What, you may be asking, does this have to do with religion or with life? Quite a lot, I think. When we can pay attention to the moment, then we can be really alive. We can choose. When we speed through life on automatic, we are not really living our lives. Anything that helps us to pay attention helps us to awaken to life and thus to grow.
Buddha means “the awakened one.” Buddhist scholar, Robert Thurman, said that Buddhism means awakening and therefore he considered himself to be an evangelist for awakening. Awakening, he said, means “understanding what’s going on, being kind to others. The minute you awaken to the cause of suffering, which is your self-preoccupation and your self-misperception, you’ll begin to have a happier time. And the more you awaken to your interconnection with others, the more free of suffering you’ll become.” (www.beliefnet.com/story/141/story_14141.html)

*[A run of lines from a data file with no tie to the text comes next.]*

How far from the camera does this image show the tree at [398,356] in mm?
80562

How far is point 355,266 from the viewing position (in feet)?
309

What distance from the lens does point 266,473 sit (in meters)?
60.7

I don’t think of driving as a spiritual practice, but it has become another reminder to pay attention, to be awake and to live in this very moment. Observing myself with this car reminds me that changes in our awareness change the way we live. May you be awake and alive in the moments of your life!
Imagine this:
The day is hot and the line at the gas station is long.
After all, it’s the least expensive gas in town.

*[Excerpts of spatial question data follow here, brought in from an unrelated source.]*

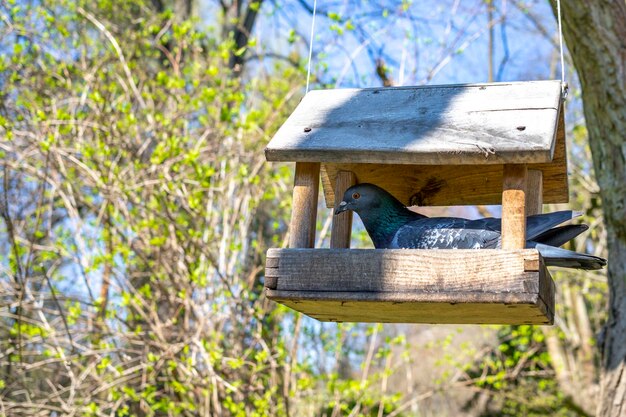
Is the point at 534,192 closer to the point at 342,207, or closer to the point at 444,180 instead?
the point at 444,180

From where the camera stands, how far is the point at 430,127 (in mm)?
2312

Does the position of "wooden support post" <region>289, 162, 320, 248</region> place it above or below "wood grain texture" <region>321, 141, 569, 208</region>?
below

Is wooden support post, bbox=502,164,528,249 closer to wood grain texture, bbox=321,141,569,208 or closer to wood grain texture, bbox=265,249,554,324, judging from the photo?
wood grain texture, bbox=265,249,554,324

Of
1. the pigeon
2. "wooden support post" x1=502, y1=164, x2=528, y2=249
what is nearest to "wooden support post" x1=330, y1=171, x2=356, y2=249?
the pigeon

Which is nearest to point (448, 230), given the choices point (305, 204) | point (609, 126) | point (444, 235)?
point (444, 235)

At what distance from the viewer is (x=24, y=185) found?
6.55 metres

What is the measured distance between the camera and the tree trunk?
350 centimetres

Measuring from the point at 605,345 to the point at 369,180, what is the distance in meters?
1.61

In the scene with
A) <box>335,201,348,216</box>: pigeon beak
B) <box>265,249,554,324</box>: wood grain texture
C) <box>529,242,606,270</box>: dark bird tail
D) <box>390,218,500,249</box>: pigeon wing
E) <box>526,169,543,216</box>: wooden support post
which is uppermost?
<box>526,169,543,216</box>: wooden support post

I pull in behind a tan Toyota, tired and dusty – ready to fill up my
gas tank and make my way home.
Only the Toyota isn’t moving.
The Toyota and its occupants seemed to have settled in for the afternoon.

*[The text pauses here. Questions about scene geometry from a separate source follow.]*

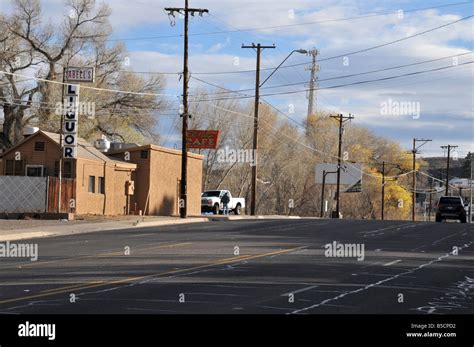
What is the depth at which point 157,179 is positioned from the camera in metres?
49.2

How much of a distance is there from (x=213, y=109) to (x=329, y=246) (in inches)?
1995

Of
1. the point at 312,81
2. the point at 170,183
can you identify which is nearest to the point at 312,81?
the point at 312,81

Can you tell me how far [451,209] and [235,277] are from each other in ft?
122

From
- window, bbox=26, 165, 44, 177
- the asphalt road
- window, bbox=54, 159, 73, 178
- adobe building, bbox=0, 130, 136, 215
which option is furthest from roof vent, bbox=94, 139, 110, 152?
the asphalt road

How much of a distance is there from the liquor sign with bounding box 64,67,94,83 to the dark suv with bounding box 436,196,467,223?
964 inches

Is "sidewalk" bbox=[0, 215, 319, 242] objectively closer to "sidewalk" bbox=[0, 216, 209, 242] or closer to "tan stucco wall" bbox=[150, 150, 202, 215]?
"sidewalk" bbox=[0, 216, 209, 242]

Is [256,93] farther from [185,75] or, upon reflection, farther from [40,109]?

Parked and content to sit next to the gas pump without actually
exiting the car to pump the gas.
I was cranky and
growing increasingly annoyed as the seconds – and I do mean seconds – ticked by.
All the other pumps
were occupied and I was stuck waiting with
mounting impatience behind this car that
was going no-where, doing nothing…it was just sitting there.
Finally – after about 30 seconds wait time – the driver of the Toyota emerged
apologetic and mildly frazzled:
“My car” she says “It won’t start. I’ve never had car troubles before.
I just had the battery changed yesterday.”
I wasn’t sure what to say to her.
I only drive my car, I don’t actually know a single thing about cars.
Just then, in a flash, they seemed to arrive out of thin air –
unlikely superheroes – two men were pushing the Toyota.
One, a lanky white guy with a buzz cut, covered from neck to wrists
in tattoos. He was guiding the rescue. Steering the car through the window
as he pushed.
The other, young clean cut Latino gave his all to the task.
I finished pumping my gas and to justify all the hours I put in at the gym,
I joined in pushing the car and driver to safety.
Once safely parked, the three of us fanned out in search of jumper cables.
It became an “operation” and just like that, I forgot that I was hungry, tired, and dusty.
At one point, I paused to look at us. An unlikely tangle of individuals
coming together in community to help a neighbor in need.
Sure, we didn’t live next door to each other, but in that moment
in that gas station, we were neighbors:
A Caribbean woman, an Asian American woman, Latino youth, tattooed white male – we were all working together for a single purpose
Human kindness / overflowing
in a small – yet for the driver of that Toyota – significant way.
Moments such as these unfold for us everyday.
We can choose to step into them or step around them.
It’s always a choice. It’s always a choice to slow down and give our full attention.
To see another into being.
To stop and engage giving of our very best in that moment
whether to ourselves or to others.
No one else has the right to define for you
what your best may be at any given moment.
Only you know what that is
what it looks like
feels like – and truthfully, what you have the reserves for
because, let’s face it: there is a lot of need in the world
There are needs everywhere…and we determine when and how much we give.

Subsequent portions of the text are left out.